We aim to work on the anomaly-based network intrusion detection system. Thus, monitoring the network traffic flows in order to detect not just the known but also unknown or abnormal network traffic flow. An anomaly-based intrusion detection system monitors the network traffic and compares it to the normal traffic flows, and if it detects some unusual pattern or anomalies on the network, it alarms the signal indicating a potential threat. Based on this comparison, the network traffic flow is categorized as “normal” or “abnormal or malicious".

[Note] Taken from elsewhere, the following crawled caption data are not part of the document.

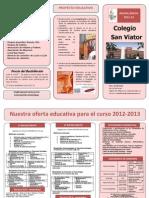 triptico_bachilerato_2012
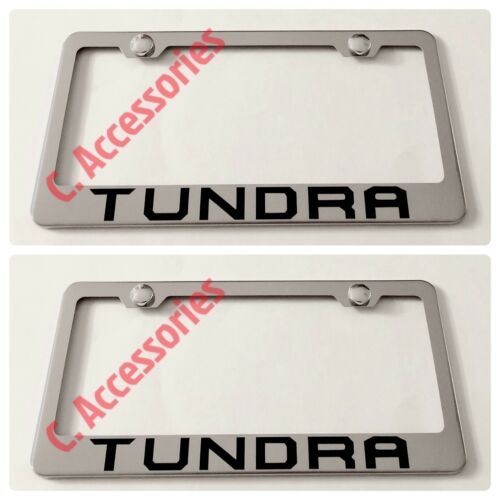 2X TUNDRA Toyota TRD Stainless Steel Chrome Finished License Plate Frame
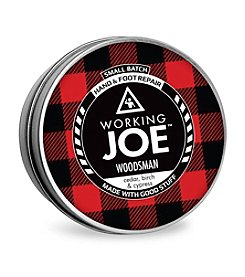 Working Joe™ Woodsman Hand and Foot Repair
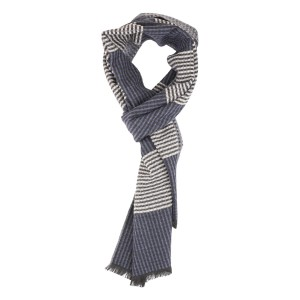 Liam Black and Grey Scarf by The Tie Hub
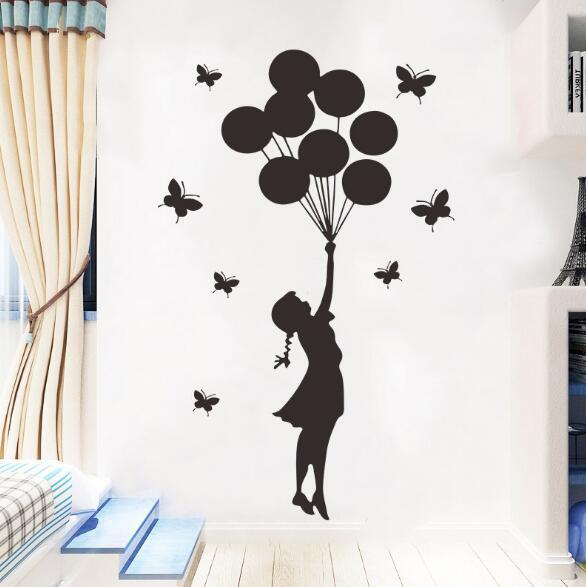 Butterfly balloon girl generation carved wall stickers living room bedroom children room background decoration creative wall stickers creati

There are various Machine Learning techniques that are incorporated into the intrusion detection procedure to decrease the false alarm rates. Machine Learning is also used to automate the building of an analytical model. As Machine Learning is a part of Artificial Intelligence, which prevails on the concept that a system gets trained, makes decisions, and learns to diagnose patterns with fewer human intervention; thus, it is determined to build a model that enhances its performance on the basis of previous results. For this purpose, various Machine Learning techniques are Support Vector Machine (SVM), KNN, Random Forest, Logistic Regression, Decision tree, and Naïve Bayes, etc.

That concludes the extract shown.